Nie można powiedzieć, by Łukasz Szumowski czy Jacek Czaputowicz kurczowo trzymali się stołków. Odeszli z rządu sami, a pozycja premiera Mateusza Morawieckiego i pisowskich liberałów została wyraźnie osłabiona. Niekłamany żal w głosie szefa rządu, kiedy dziękował im w wieczornym oświadczeniu, dobitnie świadczy o tym, że premier ma tego świadomość.
Zbigniew Ziobro przebojowo zmierza po swoje. Wycina ludzi Morawieckiego, gdzie może, wspiera finansowo gminy walczące z LGBT, blokuje wybór rzecznika praw obywatelskich. Bo tylko destabilizacja sytuacji w okresie wyborczej trzyletniej ciszy może mu przynieść polityczny urobek. Minister sprawiedliwości wie, że od tego, ile zdoła uzyskać teraz, kiedy nie ma kampanii wyborczej, może zależeć jego pozycja w polityce przez lata. Teraz nikt nie może go oskarżyć o szkodzenie całemu obozowi.
Zupełnie za to jest niewidoczny, szczególnie na tle ofensywy szefa Solidarnej Polski, lider Porozumienia Jarosław Gowin. Może ma urlop albo jest zajęty. Najpewniej jednak wie, że po akcji torpedowania majowych wyborów nie tylko nie ma co liczyć na lepszą pozycję w rządzie, ale musi się przyczaić, by jego pozycja się nie pogorszyła.
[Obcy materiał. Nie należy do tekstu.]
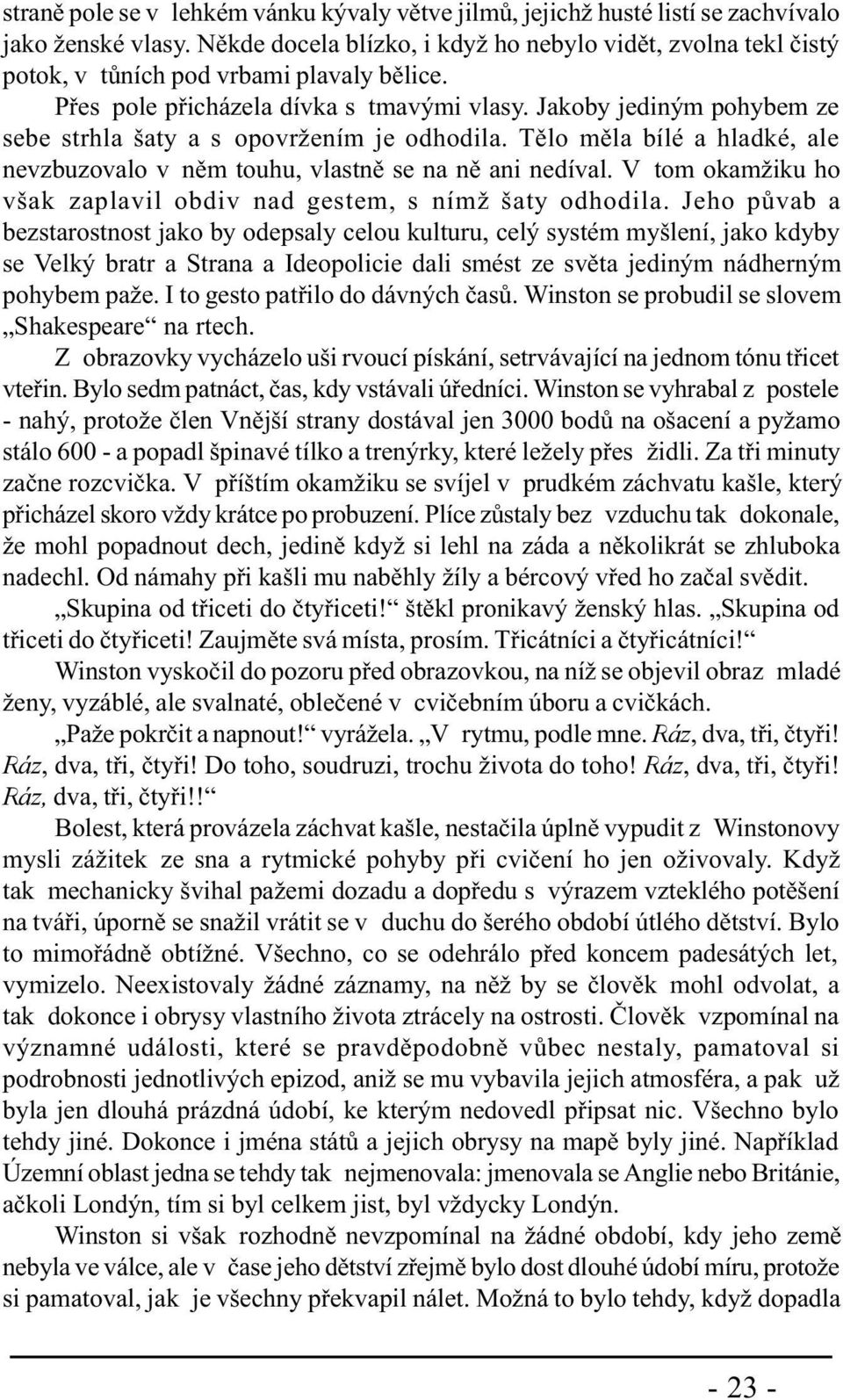 straně pole se v lehkém vánku kývaly větve jilmů, jejichž husté listí se zachvívalo jako ženské vlasy. Někde docela blízko, i když ho nebylo vidět, zvolna tekl čistý potok, v tůních pod vrbami plavaly bělice.

Přes pole přicházela dívka s tmavými vlasy. Jakoby jediným pohybem ze sebe strhla šaty a s opovržením je odhodila. Tělo měla bílé a hladké, ale nevzbuzovalo v něm touhu, vlastně se na ně ani nedíval. V tom okamžiku ho však zaplavil obdiv nad gestem, s nímž šaty odhodila. Jeho půvab a bezstarostnost jako by odepsaly celou kulturu, celý systém myšlení, jako kdyby se Velký bratr a Strana a Ideopolicie dali smést ze světa jediným nádherným pohybem paže. I to gesto patřilo do dávných časů. Winston se probudil se slovem „Shakespeare“ na rtech.

Z obrazovky vycházelo uši rvoucí pískání, setrvávající na jednom tónu třicet vteřin. Bylo sedm patnáct, čas, kdy vstávali úředníci. Winston se vyhrabal z postele - nahý, protože člen Vnější strany dostával jen 3000 bodů na ošacení a pyžamo stálo 600 - a popadl špinavé tílko a trenýrky, které ležely přes židli. Za tři minuty začne rozcvička. V příštím okamžiku se svíjel v prudkém záchvatu kašle, který přicházel skoro vždy krátce po probuzení. Plíce zůstaly bez vzduchu tak dokonale, že mohl popadnout dech, jedině když si lehl na záda a několikrát se zhluboka nadechl. Od námahy při kašli mu naběhly žíly a bércový vřed ho začal svědit.

„Skupina od třiceti do čtyřiceti!“ štěkl pronikavý ženský hlas. „Skupina od třiceti do čtyřiceti! Zaujměte svá místa, prosím. Třicátníci a čtyřicátníci!“

Winston vyskočil do pozoru před obrazovkou, na níž se objevil obraz mladé ženy, vyzáblé, ale svalnaté, oblečené v cvičebním úboru a cvičkách.

„Paže pokrčit a napnout!“ vyrážela. „V rytmu, podle mne. Ráz, dva, tři, čtyři! Ráz, dva, tři, čtyři! Do toho, soudruzi, trochu života do toho! Ráz, dva, tři, čtyři! Ráz, dva, tři, čtyři!!“

Bolest, která provázela záchvat kašle, nestačila úplně vypudit z Winstonovy mysli zážitek ze sna a rytmické pohyby při cvičení ho jen oživovaly. Když tak mechanicky švihal pažemi dozadu a dopředu s výrazem vzteklého potěšení na tváři, úporně se snažil vrátit se v duchu do šerého období útlého dětství. Bylo to mimořádně obtížné. Všechno, co se odehrálo před koncem padesátých let, vymizelo. Neexistovaly žádné záznamy, na něž by se člověk mohl odvolat, a tak dokonce i obrysy vlastního života ztrácely na ostrosti. Člověk vzpomínal na významné události, které se pravděpodobně vůbec nestaly, pamatoval si podrobnosti jednotlivých epizod, aniž se mu vybavila jejich atmosféra, a pak už byla jen dlouhá prázdná údobí, ke kterým nedovedl připsat nic. Všechno bylo tehdy jiné. Dokonce i jména států a jejich obrysy na mapě byly jiné. Například Územní oblast jedna se tehdy tak nejmenovala: jmenovala se Anglie nebo Británie, ačkoli Londýn, tím si byl celkem jist, byl vždycky Londýn.

Winston si však rozhodně nevzpomínal na žádné období, kdy jeho země nebyla ve válce, ale v čase jeho dětství zřejmě bylo dost dlouhé údobí míru, protože si pamatoval, jak je všechny překvapil nálet. Možná to bylo tehdy, když dopadla

- 23 -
Ośrodek władzy na Nowogrodzkiej robi wszystko, by rozchwianie politycznej łódki nie zaszkodziło PiS – najsilniejszej partii w Zjednoczonej Prawicy. Stąd poszukiwania takich nazwisk na stanowiska nowych ministrów, by gwarantowały pozostanie w prawicowym mainstreamie. Marszałek Terlecki zapewniał w mediach, że skoro rząd ma być zmniejszony, to żaden z koalicjantów nie może liczyć nie tylko na dodatkową tekę, ale muszą się pogodzić ze stratami. A to oznacza zmniejszenie ich politycznej siły. Dlatego Adam Niedzielski, dotychczasowy szef NFZ, jest kandydatem dla szefa rządu optymalnym, bo uważanym za „człowieka Morawieckiego". Pozycje „środkowego napastnika" zajmuje też prof. Zbigniew Rau, dotychczasowy szef Komisji Spraw Zagranicznych.
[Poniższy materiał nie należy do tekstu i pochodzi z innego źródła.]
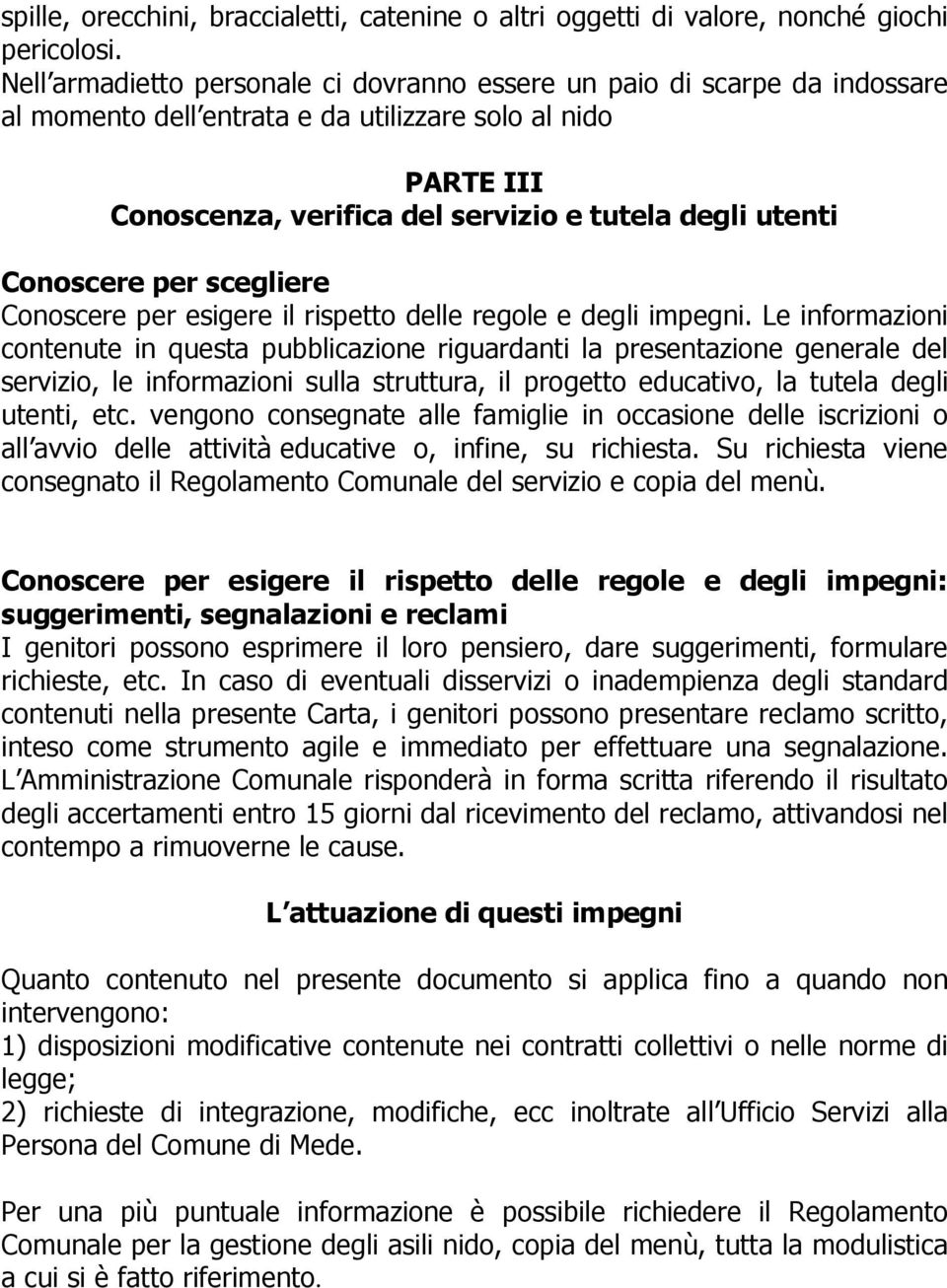 spille, orecchini, braccialetti, catenine o altri oggetti di valore, nonché giochi pericolosi.
Nell armadietto personale ci dovranno essere un paio di scarpe da indossare al momento dell entrata e da utilizzare solo al nido

PARTE III
Conoscenza, verifica del servizio e tutela degli utenti

Conoscere per scegliere
Conoscere per esigere il rispetto delle regole e degli impegni. Le informazioni contenute in questa pubblicazione riguardanti la presentazione generale del servizio, le informazioni sulla struttura, il progetto educativo, la tutela degli utenti, etc. vengono consegnate alle famiglie in occasione delle iscrizioni o all avvio delle attività educative o, infine, su richiesta. Su richiesta viene consegnato il Regolamento Comunale del servizio e copia del menù.

Conoscere per esigere il rispetto delle regole e degli impegni: suggerimenti, segnalazioni e reclami
I genitori possono esprimere il loro pensiero, dare suggerimenti, formulare richieste, etc. In caso di eventuali disservizi o inadempienza degli standard contenuti nella presente Carta, i genitori possono presentare reclamo scritto, inteso come strumento agile e immediato per effettuare una segnalazione. L Amministrazione Comunale risponderà in forma scritta riferendo il risultato degli accertamenti entro 15 giorni dal ricevimento del reclamo, attivandosi nel contempo a rimuoverne le cause.

L attuazione di questi impegni

Quanto contenuto nel presente documento si applica fino a quando non intervengono:
1) disposizioni modificative contenute nei contratti collettivi o nelle norme di legge;
2) richieste di integrazione, modifiche, ecc inoltrate all Ufficio Servizi alla Persona del Comune di Mede.

Per una più puntuale informazione è possibile richiedere il Regolamento Comunale per la gestione degli asili nido, copia del menù, tutta la modulistica a cui si è fatto riferimento.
Wszystko to zresztą byłoby niczym więcej niż mieszaniem herbaty bez dosypywania cukru, czyli zwykłą polityczną walką o władzę i wpływy, gdyby nie to, że dociśnięcie PiS i rządu do prawej ściany może zaowocować jeszcze większymi kłopotami w relacjach Polski z UE, gorszą pozycjĘ naszego kraju we Wspólnocie i mniejszymi pieniędzmi. A w polityce wewnętrznej dalej możemy mieć do czynienia z sączącym się jadem homofobii, propagandą TVP Kurskiego i całą ideologiczną krucjatą prowadzoną przez obóz ziobrystów. A im silniejsza będzie ta grupa, tym więcej posłów ze środka PiS zerkać będzie na nią z aprobatą i powtarzać jej argumenty. I dlatego walka w obozie władzy ma większe znaczenie niż tylko podział stanowisk. Przed nami prawdopodobnie trzy lata rządów Zjednoczonej Prawicy.